A yūrei (ghost), whose feet are not depicted, beside a wooden stand on which a kōro (incense burner) holds a stick of burning incense. Even the smoke swaying from the incense is rendered more clearly than the woman herself, who appears as if emerging from the smoke. She is biting her lower lip with her front teeth, and her empty but spiteful eyes are uncanny. Her hair is dishevelled and her pale face doesn’t look like that of a living human being.
The life-sized painting of a ghost or yūrei shown here dates to the early 20th century (circa 1925) and combines the opulence of the Taishō period with a subject matter more commonly represented during the 19th century.
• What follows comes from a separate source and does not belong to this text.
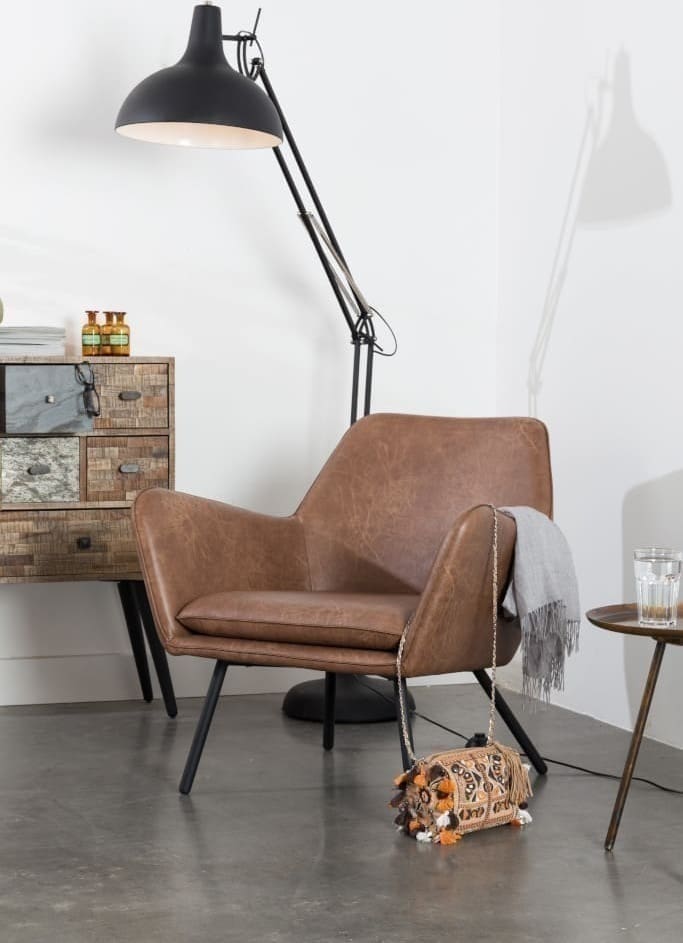 Fauteuil Bon Brown Zuiver Eetkamerstoel ZVR3100040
As in the West, Japanese ghosts are thought to be spirits kept from a peaceful afterlife. Murder and suicide are common causes for this, as is the inability to conquer powerful emotions such as love, jealousy, hatred or sorrow. In such cases the ghosts exist on earth until their emotional conflicts can be resolved. It appears that the female ghost represented here is holding onto a love or jealousy that she cannot relinquish. Her tormented expression shows the depth of her suffering, although she is undoubtedly the apparition of a once beautiful lady.

Oka Buntō (real name: Tōzo) (1876-1943). Born in Tango province, Buntō moved to Kyoto and graduated from both the Kyoto City School of Arts and the Kyoto City Specialist School of Painting. He studied mostly under Yamamoto Shunkyo (1871-1933) and worked in the Shijō style. He exhibited at the Bunten in 1912, 1915 and 1916 and won several prizes. Buntō had several stylized seals, kaō. This seal in a shape of a skull might have been designed by Buntō specifically for use on paintings of ghosts. It is very elegant and flamboyant.